The Effects of Compounding


The physicist, Albert Allen Bartlett, once said, “The greatest shortcoming of the human race is our inability to understand the exponential function.” I thought this only mattered in matters related to finance, where the effects of compounding over time makes a large difference. One man who does get the effects of compounding is the investor Warren Buffett. That’s probably why his authorized biography is titled Snowball.

But, as Shane Parrish writes, the effect of compounding matters in other areas too. And people have been saying this for decades! Like Roy Amara:
“Most people overestimate what they can achieve in a year and underestimate what they can achieve in ten years.”
Or take the famous Moore’s law that predicted that the number of semiconductors on a chip would double every 2 years or so:
“Sure, it’s not that hard to imagine your laptop getting twice as fast in a year, for instance.

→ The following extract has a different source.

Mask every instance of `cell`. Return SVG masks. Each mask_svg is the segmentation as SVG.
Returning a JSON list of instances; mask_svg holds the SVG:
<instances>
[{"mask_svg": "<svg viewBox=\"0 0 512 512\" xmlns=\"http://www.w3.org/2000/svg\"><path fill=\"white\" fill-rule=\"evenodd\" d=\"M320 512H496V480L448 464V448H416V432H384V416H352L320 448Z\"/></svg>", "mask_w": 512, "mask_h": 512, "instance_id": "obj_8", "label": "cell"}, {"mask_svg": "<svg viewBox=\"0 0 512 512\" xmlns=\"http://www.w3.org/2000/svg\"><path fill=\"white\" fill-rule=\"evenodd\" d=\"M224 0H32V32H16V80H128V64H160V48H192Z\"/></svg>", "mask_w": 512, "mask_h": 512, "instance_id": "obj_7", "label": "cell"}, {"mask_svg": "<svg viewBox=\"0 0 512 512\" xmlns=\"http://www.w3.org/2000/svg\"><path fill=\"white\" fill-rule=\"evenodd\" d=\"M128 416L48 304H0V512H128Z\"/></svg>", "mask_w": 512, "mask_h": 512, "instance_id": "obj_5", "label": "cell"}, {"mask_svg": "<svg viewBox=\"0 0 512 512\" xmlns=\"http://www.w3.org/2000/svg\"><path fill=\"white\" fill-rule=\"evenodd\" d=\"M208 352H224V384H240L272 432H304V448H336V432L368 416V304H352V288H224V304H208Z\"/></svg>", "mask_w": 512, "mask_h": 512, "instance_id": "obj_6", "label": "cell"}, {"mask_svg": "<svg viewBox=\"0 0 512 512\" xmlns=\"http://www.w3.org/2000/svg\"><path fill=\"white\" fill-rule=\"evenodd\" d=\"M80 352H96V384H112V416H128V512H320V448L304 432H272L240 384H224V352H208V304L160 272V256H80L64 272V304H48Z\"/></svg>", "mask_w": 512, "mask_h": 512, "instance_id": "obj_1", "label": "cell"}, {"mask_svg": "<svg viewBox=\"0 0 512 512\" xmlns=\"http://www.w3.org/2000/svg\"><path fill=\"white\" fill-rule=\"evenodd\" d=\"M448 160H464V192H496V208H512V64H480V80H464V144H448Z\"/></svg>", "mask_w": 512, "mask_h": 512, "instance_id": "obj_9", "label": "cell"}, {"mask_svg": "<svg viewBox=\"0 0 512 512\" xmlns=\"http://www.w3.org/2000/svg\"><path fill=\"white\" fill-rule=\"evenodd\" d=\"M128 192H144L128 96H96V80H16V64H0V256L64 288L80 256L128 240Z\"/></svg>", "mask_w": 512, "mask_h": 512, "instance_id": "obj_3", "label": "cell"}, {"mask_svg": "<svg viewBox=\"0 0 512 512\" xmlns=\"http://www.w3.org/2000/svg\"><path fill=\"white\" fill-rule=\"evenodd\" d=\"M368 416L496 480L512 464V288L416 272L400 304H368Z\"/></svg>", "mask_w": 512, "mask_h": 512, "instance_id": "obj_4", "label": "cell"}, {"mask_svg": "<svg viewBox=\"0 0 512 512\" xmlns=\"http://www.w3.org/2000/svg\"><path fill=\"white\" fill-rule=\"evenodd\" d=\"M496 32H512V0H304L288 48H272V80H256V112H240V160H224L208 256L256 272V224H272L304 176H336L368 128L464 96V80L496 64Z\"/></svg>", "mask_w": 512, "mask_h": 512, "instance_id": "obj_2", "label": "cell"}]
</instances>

Where it gets tricky is when we try to imagine what that means on a longer timescale. What does that mean for your laptop in 10 years? There is a reason your iPhone has more processing power than the first space shuttle.”
Or that tale of the inventor of chess who asked for 1 grain of rice on the first square, 2 on the second, 4 on the third, 8 on the fourth and so on. How much do you think is needed for all 64 squares on the chess board? If you don’t know the answer already, it’s stunning to be told that all the land on the planet used to grow only rice for one crop cycle would still not be enough.

It happens in technology too. Just 20 years ago, the Internet was a novelty, something only some people got onto. Today, pretty much everyone uses the Net, indeed needs it to get deliveries, find their way around and to book cabs. A little over a decade back, an all-purpose in your pocket was a dream; today, almost everyone has a smartphone. The speed at which technological changes impact the world has only been accelerating over time. Or as Ray Kurzweil wrote:
“We won’t experience 100 years of progress in the 21st century—it will be more like 20,000 years of progress (at today’s rate).”